§ **TEXT SHOWN**:

····················

Maturity and Fame

A working holiday to Spain in 1914 was to sow the seeds for a potential turning point in Apperley’s life.  It was to be the first of many visits here and was also his first tour alone.  He was fascinated by the place and felt that only by seeing more could he fully understand the country.  The material, particularly watercolours that he painted on that first visit, show quite plainly the inspiration that he found there.  Examples include ‘Puente de Alcantara, Toledo’ and ‘Morning Mist, Granada’.

Whilst on his travels, the Artist wrote extensively in his personal journal – he was clearly mesmerised by what he saw, especially in Granada; “The Gardens of the Generalife….where goldfish swim in emerald ponds, fountains splash under ancient cypresses and ilex, roses clamber over shady loggias and crystal waters tinkle eternally by the side of steps and terraces in perpetual shade.

“Those hours of work within the precincts of that enchanted domain were hours of pure joy and must always be reckoned among the most perfectly enjoyable of my painting experiences.”

Only shortly after Apperley returned to Britain from this first trip the First World War broke out.  This dismal backdrop left the Artist finding it increasingly difficult to find inspiration in his native England and he reflected ever more on the tranquil time which he had spent in Spain.  Having been pronounced unfit for military service he was gripped by depression and was advised by his doctors to travel south to a more temperate climate.  He took no further bidding, Apperley left for Spain for the second time, alone, in 1916 leaving his English family behind, never to return to them.

With newfound inspiration in his new surroundings the breadth of the Artist’s subject matter increased with landscapes becoming predominantly Spanish and with portraits of exotic Spanish ladies and the ‘Gitanos’ of the Albaicin becoming a central theme of his work.  After a short time in Madrid Apperley gravitated back to his best loved Andalusia and Granada where he set up his studio in the Placeta de San Nicolas, close to the gypsy quarter.  Examples of his work at this time include ‘Gypsy Fortune Teller’ and ‘A Street in Granada’.

Apperley became recognised in the leading Spanish artistic circles as a result of an exhibition arranged by the Town Hall and the Centro Artistico to celebrate Corpus Christi (1917).  Many of Spain’s leading artists were to attend and Apperley’s contributions were pre-raphaelite in theme.  His painting ‘The Rose’ took first prize and secured him high acclaim.

····················

Excerpts from spatial question data:
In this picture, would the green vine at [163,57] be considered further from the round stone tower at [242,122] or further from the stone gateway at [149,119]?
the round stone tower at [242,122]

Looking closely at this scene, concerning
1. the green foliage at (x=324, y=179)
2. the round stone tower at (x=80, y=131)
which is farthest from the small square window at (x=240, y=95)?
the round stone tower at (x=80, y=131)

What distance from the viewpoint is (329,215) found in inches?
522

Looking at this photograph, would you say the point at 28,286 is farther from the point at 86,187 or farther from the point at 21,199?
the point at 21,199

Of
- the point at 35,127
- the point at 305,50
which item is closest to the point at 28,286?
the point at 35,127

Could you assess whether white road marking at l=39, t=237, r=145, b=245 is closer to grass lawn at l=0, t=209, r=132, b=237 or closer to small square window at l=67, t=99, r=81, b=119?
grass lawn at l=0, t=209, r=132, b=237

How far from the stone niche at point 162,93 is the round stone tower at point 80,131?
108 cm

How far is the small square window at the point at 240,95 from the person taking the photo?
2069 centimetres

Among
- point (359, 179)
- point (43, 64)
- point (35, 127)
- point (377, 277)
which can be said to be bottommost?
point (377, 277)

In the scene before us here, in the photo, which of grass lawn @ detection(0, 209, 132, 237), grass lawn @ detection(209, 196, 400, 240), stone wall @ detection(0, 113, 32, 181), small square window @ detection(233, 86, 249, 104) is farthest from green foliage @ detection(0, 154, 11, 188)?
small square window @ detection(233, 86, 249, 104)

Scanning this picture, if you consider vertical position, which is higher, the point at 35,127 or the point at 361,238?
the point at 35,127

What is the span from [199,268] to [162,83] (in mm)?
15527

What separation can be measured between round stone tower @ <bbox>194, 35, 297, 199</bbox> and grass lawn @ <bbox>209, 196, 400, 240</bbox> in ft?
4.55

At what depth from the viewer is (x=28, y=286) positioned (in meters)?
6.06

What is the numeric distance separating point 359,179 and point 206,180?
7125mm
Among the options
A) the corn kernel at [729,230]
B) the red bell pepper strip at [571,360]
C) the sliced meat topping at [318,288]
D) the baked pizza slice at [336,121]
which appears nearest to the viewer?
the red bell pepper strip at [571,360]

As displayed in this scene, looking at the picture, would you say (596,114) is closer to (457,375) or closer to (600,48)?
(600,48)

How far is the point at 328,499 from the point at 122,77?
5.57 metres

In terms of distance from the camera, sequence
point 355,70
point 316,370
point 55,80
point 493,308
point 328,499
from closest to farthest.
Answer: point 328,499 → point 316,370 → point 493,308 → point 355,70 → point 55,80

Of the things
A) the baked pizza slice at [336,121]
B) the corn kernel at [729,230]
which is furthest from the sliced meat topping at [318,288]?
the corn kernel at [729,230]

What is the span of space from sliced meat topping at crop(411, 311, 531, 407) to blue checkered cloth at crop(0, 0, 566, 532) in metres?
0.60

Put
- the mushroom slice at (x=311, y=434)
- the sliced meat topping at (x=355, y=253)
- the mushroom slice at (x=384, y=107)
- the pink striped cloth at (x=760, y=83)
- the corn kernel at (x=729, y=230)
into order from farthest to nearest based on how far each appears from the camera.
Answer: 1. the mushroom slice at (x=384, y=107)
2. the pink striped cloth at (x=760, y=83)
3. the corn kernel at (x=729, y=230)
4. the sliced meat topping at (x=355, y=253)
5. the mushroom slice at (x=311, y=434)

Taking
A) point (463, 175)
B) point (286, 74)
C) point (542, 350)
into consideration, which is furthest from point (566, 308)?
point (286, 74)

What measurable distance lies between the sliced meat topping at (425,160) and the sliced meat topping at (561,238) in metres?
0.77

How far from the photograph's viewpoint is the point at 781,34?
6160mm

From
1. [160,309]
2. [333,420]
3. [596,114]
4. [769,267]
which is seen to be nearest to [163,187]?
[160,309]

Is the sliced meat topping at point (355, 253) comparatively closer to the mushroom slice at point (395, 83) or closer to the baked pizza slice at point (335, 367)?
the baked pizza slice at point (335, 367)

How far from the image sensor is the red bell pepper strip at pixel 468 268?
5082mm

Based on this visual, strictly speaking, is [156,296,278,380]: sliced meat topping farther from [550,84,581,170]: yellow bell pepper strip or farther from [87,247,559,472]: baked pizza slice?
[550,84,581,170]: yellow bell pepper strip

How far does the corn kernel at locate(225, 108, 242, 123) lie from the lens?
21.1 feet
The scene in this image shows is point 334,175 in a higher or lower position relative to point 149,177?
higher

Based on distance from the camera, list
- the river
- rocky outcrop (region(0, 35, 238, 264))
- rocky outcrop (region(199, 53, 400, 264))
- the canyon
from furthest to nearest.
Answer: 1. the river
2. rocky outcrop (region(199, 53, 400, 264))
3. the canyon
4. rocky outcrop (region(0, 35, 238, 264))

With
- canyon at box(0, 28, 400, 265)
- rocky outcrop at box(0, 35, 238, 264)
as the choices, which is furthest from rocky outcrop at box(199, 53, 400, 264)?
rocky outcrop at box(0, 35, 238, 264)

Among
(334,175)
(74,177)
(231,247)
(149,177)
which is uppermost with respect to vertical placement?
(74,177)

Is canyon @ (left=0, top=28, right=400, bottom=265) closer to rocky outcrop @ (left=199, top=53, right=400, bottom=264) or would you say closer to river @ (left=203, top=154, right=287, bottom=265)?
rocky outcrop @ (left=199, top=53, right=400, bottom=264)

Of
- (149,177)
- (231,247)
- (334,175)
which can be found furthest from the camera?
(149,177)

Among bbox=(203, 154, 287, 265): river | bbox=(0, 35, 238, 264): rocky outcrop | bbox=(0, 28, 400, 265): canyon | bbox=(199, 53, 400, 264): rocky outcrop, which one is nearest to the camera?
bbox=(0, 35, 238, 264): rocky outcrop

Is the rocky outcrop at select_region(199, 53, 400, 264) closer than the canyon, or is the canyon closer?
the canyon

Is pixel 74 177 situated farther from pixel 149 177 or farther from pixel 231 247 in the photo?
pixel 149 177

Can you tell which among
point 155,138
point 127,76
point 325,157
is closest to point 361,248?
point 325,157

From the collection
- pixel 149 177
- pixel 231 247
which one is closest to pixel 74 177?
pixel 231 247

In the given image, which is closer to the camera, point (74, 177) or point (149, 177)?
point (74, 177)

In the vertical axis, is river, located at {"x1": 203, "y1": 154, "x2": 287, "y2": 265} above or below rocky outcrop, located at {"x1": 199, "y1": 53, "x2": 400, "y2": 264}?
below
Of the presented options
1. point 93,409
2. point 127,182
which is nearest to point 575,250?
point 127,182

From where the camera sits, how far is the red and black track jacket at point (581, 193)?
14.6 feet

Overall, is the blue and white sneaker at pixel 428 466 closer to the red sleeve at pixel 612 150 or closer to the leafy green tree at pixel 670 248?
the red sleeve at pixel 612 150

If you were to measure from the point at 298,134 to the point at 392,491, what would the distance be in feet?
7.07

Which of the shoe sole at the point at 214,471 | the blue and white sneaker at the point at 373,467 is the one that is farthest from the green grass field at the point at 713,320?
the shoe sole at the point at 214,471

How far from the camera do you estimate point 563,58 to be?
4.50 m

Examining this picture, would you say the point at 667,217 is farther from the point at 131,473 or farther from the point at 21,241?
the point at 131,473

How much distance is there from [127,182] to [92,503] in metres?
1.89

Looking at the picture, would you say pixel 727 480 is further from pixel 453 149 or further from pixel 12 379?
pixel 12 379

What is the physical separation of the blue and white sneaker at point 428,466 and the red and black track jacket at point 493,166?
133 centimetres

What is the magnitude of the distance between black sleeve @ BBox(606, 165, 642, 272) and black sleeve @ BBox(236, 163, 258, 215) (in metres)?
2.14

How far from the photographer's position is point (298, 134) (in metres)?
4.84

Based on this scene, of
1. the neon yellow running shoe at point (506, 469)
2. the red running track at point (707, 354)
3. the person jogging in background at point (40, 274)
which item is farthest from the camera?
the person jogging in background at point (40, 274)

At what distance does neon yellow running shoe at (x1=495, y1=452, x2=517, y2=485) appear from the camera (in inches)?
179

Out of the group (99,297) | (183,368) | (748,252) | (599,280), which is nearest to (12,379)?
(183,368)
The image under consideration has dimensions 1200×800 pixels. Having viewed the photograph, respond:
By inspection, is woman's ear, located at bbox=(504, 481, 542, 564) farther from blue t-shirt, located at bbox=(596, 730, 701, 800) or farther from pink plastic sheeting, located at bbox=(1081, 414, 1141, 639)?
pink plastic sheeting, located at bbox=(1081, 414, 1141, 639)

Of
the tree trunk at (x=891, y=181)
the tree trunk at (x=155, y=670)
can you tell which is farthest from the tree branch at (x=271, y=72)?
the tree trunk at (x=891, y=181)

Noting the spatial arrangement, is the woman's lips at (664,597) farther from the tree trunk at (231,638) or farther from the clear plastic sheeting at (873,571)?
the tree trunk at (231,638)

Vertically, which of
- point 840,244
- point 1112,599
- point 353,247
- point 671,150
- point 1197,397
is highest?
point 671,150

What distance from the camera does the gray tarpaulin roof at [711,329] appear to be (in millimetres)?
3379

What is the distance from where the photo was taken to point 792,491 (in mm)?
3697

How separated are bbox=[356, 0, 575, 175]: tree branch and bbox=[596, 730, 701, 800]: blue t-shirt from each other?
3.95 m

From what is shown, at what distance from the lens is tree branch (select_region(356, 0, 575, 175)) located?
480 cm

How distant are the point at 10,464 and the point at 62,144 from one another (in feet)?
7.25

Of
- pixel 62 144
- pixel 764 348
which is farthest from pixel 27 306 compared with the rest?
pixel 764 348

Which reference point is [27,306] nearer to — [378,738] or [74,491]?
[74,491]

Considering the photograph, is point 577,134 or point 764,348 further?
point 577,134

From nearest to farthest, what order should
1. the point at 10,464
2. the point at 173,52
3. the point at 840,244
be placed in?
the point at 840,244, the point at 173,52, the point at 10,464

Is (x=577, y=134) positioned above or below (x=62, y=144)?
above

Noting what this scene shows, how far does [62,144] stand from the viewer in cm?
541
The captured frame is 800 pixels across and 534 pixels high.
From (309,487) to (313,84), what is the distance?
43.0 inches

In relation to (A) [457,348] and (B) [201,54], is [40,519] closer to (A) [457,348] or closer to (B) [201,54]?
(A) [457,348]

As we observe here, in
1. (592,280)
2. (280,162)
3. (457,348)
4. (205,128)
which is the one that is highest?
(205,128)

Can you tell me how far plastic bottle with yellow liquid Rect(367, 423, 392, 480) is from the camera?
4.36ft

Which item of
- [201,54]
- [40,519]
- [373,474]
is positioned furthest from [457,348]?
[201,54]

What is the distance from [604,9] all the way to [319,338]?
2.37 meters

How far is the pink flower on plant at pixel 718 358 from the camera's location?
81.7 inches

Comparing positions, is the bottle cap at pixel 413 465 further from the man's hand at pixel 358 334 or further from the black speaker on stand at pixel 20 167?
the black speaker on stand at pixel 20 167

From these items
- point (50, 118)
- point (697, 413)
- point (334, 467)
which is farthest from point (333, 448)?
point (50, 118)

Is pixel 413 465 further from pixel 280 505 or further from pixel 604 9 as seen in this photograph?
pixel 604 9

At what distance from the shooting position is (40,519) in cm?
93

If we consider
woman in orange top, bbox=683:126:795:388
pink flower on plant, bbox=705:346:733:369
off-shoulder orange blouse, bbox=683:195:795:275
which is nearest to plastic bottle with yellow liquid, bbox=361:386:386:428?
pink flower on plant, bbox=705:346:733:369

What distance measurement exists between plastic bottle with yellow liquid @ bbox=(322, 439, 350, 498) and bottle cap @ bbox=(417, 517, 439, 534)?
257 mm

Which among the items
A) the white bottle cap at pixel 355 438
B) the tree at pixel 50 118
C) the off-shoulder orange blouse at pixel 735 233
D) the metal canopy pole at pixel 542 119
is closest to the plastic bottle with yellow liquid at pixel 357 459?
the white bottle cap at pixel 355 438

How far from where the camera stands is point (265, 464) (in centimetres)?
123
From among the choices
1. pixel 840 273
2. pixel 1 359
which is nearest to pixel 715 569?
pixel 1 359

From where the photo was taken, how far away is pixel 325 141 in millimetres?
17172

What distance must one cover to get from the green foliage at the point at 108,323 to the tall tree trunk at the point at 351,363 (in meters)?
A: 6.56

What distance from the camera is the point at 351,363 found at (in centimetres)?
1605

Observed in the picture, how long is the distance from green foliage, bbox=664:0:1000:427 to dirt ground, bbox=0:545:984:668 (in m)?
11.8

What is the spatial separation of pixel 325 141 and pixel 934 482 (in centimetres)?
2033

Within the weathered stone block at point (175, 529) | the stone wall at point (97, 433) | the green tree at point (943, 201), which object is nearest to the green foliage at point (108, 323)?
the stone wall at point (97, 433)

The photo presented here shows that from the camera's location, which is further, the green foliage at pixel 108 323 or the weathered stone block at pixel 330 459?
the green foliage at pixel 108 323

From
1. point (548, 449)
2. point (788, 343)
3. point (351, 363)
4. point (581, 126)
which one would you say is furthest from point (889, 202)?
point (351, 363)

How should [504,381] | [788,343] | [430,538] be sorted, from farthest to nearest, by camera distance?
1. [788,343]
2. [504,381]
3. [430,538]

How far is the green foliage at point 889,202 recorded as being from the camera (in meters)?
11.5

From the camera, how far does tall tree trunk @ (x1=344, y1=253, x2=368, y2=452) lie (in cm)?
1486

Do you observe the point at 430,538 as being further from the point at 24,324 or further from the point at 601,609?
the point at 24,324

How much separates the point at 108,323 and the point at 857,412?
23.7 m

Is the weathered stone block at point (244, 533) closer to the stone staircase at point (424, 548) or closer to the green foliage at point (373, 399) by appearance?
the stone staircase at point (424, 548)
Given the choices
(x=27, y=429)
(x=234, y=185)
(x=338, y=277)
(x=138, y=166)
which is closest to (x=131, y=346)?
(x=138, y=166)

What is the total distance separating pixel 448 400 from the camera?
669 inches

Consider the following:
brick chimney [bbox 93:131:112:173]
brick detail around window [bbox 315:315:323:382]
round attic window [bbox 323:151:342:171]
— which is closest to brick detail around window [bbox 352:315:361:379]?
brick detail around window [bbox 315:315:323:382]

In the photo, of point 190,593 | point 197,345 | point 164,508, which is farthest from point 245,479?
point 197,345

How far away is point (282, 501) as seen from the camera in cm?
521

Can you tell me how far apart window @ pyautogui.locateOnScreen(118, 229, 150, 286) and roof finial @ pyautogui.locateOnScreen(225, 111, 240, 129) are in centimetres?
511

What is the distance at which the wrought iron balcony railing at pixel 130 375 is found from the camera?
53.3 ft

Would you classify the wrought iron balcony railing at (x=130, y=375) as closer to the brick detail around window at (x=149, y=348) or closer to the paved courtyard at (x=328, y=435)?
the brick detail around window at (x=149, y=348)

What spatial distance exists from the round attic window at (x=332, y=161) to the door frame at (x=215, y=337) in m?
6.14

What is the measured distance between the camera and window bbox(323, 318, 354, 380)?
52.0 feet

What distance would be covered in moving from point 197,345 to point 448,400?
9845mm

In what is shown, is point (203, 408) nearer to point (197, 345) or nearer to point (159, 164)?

····················

§ **CHALLENGES**:
a) Sum up the account of Apperley's life in two sentences.
b) According to the account of Apperley's life, where in Granada did he set up his studio?
c) Pick up the account of Apperley's life where it stops and carry it forward.
These entries stand apart from the account of Apperley's life and do not relate to it.

§ **OUTPUTS IN ORDER**:
a) A 1914 working holiday in Spain, his first tour alone, deeply inspired Apperley, and after the First World War broke out and depression set in, he left for Spain again in 1916, leaving his English family behind for good. Settling in Granada near the gypsy quarter, he turned mainly to Spanish landscapes and portraits, and his painting 'The Rose' won first prize at the 1917 Corpus Christi exhibition, bringing him high acclaim.

b) In the Placeta de San Nicolas, close to the gypsy quarter.

c)
madrid-1918

Amongst portraits from that time there is a drawing, ‘Cinderella’, this was of the young Enriqueta Contreras who was to become his second wife.  Apperley’s work flourished and established the interest of many aficionados and collectors.  He was able to mount his first one man exhibition in Spain (Madrid) in November 1918 and was honoured to have it opened by the King and Queen of Spain (photo).  It was probably this exhibition that established him as a major Artist in his new adopted homeland.

Although he had severed his English family ties, Apperley continued to have has works hung in exhibitions in London at both the Royal Institute of Painters in Water Colours and at the Royal Academy and his pictures were frequently depicted in all the major British Art journals – The Studio, Colour, The Sketch, Illustrated London News, The Connoisseur, and Drawing and Design all showed reproductions of his Spanish inspired scenes and portraits.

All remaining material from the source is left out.